Delayed materialization of the full result set and CRC/Hash-style diff check

I struggled with coming up with the subject line for this one, so please
bare with me.

We have when searching, historically returned all result IDs from our
Lucene based search infrastructure. Yes, NOT a good idea we have copped
some interesting performance characteristics and had to do some heavy
internal Lucene customization/forking to make it work, but let me explain
the 'rationale'.

If we have a feature to perform a search, we generally only need to display:

  • total hits

  • Result 1-X based on a page size
  • Perhaps hold a few pages of results, and then show a "More" button or
    something (hopefully no-one is silly to want to go to result # million..)

That's fine, usual use case. Then when a user may wish to export these
results to some external mechanism (classic: Excel), we do need to
materialize the whole result set. Now, the _scan API is there, but doesn't
support the sorting, and we need to maintain the sort for the export to
Excel. The scrolling mechanism allows us to do that, but I'm wondering
about the consistency level between each scroll iteration.

The right way to do this would be to only materialize the whole resultset
when you need to do the Excel, HOWEVER, this introduces a latency between
the original search result, and the one that is done for the export,
resulting in differing results between the two if there's a high update rate
(our problem).

What I would like to be able to do is actually compute a Hash of the result
for the 'top results' based on the id's and then when exporting, compute the
hash again, and if the hash is different you know you have a difference
between the original and the export. I'd like to be able to show our
customers a little note "Warning: These results may be different from when
you first searched".

Perhaps I need to convince the Product Owners to just suck this one up and
we'll assume that any export the results may have differed. I guess if we
can determine that they haven't, the customer can have more confidence. In
our cases this can be important for their decision making (won't bore you
with the details).

I was thinking, that maybe, the mvel script stuff could be used to compute
some sort of hash and returned with the results.. ? Is that practical? Is
it crazy? Is there another smarter way of handling that ?

thanks,

Paul

First, regarding scrolling. When you scroll, a point in time (the first
scroll) view is "created", so as you scroll, you keep scrolling against the
same view of the data. If things change, then they won't be reflected.
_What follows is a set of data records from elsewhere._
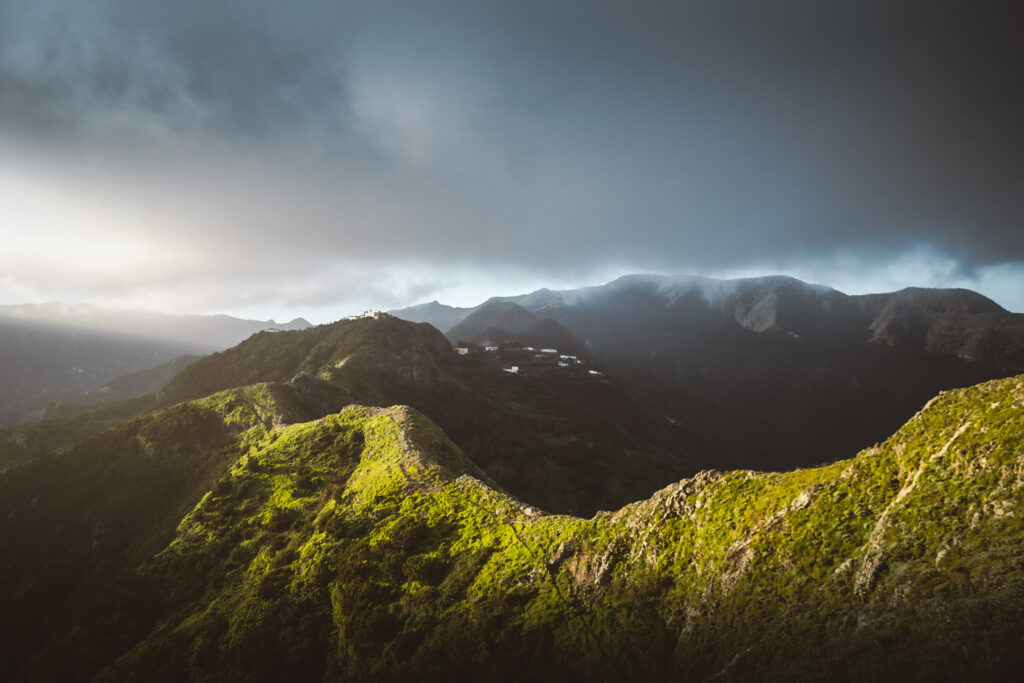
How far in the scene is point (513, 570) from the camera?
23.3 meters

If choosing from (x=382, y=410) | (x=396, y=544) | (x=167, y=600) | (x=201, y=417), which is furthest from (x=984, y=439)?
(x=201, y=417)

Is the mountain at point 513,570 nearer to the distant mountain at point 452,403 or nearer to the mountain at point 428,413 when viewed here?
the mountain at point 428,413

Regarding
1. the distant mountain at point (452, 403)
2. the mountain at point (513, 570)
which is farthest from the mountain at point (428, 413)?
the mountain at point (513, 570)

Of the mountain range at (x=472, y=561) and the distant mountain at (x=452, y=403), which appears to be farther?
the distant mountain at (x=452, y=403)

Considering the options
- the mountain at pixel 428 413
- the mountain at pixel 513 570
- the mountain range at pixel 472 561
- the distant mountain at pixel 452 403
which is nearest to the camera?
the mountain at pixel 513 570

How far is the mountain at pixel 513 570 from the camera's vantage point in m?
12.0

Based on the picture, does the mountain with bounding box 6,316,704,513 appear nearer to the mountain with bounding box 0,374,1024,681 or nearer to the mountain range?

If I got the hashing idea right, then I think it will be very expensive.
You can get when was the last refresh that happened on each shard, but,
thats only the information on the refresh of that shard, it might not affect
the data being searched.

You can use scrolling to try and solve it. You can scroll your search
request, and if an export is needed, just continue to scroll the data set
for the export. Note though, that non scan scroll can get expensive,
especially if the result set is big.

On Thu, Jul 28, 2011 at 3:12 AM, Paul Smith tallpsmith@gmail.com wrote:

I struggled with coming up with the subject line for this one, so please
bare with me.

We have when searching, historically returned all result IDs from our
Lucene based search infrastructure. Yes, NOT a good idea we have copped
some interesting performance characteristics and had to do some heavy
internal Lucene customization/forking to make it work, but let me explain
the 'rationale'.

If we have a feature to perform a search, we generally only need to
display:

  • total hits

  • Result 1-X based on a page size
  • Perhaps hold a few pages of results, and then show a "More" button or
    something (hopefully no-one is silly to want to go to result # million..)

That's fine, usual use case. Then when a user may wish to export these
results to some external mechanism (classic: Excel), we do need to
materialize the whole result set. Now, the _scan API is there, but doesn't
support the sorting, and we need to maintain the sort for the export to
Excel. The scrolling mechanism allows us to do that, but I'm wondering
about the consistency level between each scroll iteration.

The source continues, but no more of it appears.